• Input:
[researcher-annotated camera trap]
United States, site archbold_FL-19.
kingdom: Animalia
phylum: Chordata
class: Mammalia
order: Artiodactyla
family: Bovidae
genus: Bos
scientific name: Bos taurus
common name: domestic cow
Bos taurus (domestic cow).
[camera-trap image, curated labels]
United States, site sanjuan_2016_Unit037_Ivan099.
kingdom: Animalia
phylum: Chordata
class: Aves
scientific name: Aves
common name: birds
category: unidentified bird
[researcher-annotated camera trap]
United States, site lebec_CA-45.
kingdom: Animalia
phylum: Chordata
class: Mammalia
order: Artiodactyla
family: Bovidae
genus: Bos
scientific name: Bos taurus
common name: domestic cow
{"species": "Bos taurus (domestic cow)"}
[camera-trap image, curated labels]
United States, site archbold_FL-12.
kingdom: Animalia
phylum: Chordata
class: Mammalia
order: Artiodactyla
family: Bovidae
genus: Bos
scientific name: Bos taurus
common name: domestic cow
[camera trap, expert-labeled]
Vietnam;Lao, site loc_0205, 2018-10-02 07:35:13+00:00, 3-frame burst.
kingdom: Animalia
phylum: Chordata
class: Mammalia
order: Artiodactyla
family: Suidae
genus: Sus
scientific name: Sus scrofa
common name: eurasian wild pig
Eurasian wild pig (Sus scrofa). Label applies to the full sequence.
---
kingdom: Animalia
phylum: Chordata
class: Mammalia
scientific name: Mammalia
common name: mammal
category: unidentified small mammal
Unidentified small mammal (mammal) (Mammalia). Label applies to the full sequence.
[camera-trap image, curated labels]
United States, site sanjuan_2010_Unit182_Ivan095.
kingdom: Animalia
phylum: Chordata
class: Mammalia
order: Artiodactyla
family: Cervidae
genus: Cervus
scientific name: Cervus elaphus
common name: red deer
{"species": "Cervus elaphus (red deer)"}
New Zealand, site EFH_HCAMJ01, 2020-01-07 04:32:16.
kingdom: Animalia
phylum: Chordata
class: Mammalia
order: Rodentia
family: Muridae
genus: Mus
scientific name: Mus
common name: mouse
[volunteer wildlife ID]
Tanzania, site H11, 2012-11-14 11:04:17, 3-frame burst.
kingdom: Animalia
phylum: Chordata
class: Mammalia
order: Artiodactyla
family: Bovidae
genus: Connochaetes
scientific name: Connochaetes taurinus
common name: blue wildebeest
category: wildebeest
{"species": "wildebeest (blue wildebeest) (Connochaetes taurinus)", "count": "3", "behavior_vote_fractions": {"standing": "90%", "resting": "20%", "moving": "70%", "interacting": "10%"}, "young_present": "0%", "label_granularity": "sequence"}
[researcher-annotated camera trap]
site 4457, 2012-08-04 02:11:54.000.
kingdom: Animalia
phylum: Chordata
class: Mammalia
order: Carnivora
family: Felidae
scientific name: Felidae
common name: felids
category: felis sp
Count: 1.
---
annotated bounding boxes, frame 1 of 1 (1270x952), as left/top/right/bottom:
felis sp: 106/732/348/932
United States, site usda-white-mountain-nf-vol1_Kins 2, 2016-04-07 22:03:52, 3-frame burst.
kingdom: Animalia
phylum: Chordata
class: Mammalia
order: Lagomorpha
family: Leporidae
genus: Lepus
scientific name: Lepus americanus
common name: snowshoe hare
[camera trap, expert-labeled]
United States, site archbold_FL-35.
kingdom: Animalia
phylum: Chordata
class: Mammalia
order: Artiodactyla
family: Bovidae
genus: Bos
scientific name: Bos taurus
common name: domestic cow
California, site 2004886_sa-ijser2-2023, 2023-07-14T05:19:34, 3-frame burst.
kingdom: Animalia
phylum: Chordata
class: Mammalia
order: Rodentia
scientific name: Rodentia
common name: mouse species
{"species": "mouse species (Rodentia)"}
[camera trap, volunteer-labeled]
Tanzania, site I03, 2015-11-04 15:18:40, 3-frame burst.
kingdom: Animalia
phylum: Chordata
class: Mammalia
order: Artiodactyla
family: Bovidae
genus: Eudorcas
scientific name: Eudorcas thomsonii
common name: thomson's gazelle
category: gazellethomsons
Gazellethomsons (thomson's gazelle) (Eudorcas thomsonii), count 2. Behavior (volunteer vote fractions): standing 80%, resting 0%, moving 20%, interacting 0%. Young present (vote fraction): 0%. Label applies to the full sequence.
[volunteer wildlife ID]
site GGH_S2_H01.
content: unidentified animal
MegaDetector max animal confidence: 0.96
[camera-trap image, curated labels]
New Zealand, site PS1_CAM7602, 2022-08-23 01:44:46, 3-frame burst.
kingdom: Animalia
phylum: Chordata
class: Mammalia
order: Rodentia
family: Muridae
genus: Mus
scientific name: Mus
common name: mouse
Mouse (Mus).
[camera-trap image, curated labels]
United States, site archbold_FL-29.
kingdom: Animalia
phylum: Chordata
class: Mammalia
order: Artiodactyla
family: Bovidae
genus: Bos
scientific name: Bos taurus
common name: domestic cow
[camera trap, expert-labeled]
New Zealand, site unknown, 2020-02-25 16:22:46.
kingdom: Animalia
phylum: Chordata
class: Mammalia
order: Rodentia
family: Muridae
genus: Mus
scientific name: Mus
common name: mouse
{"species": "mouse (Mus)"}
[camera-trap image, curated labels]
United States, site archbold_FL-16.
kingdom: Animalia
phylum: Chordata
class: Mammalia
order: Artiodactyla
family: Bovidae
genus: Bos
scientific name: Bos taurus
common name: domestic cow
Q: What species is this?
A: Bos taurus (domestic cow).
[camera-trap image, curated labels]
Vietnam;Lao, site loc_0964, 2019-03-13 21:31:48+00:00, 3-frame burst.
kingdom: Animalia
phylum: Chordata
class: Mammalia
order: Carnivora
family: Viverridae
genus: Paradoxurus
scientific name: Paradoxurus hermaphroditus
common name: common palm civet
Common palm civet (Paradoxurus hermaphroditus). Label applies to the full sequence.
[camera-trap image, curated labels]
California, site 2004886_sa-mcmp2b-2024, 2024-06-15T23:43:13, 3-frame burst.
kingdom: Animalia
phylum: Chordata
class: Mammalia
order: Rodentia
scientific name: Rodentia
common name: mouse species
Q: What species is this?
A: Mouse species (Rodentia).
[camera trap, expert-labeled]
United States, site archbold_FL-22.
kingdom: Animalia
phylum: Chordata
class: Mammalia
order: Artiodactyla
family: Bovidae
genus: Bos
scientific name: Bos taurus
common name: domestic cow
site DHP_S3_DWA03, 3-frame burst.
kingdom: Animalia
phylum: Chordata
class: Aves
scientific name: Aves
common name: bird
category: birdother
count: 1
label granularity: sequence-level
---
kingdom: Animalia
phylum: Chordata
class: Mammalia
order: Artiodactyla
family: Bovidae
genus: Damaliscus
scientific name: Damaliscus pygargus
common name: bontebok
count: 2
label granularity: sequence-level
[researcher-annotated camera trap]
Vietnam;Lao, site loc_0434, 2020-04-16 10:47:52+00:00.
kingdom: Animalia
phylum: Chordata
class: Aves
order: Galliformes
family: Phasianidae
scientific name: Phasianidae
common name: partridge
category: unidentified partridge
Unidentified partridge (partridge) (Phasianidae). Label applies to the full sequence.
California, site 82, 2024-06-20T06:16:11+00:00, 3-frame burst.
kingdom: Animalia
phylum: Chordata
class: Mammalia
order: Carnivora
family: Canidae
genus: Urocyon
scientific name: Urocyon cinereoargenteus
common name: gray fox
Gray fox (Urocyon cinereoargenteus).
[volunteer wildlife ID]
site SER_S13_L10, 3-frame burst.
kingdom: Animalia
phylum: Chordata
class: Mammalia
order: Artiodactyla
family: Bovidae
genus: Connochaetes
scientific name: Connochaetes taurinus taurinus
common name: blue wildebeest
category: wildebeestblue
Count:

• Exercise prompt:
Please reproduce the lines from the line with "genus: Eudorcas" to the line with "New Zealand, site PS1_CAM7602, 2022-08-23", both ends included, exactly as they appear above.

• Reply:
genus: Eudorcas
scientific name: Eudorcas thomsonii
common name: thomson's gazelle
category: gazellethomsons
Gazellethomsons (thomson's gazelle) (Eudorcas thomsonii), count 2. Behavior (volunteer vote fractions): standing 80%, resting 0%, moving 20%, interacting 0%. Young present (vote fraction): 0%. Label applies to the full sequence.
[volunteer wildlife ID]
site GGH_S2_H01.
content: unidentified animal
MegaDetector max animal confidence: 0.96
[camera-trap image, curated labels]
New Zealand, site PS1_CAM7602, 2022-08-23 01:44:46, 3-frame burst.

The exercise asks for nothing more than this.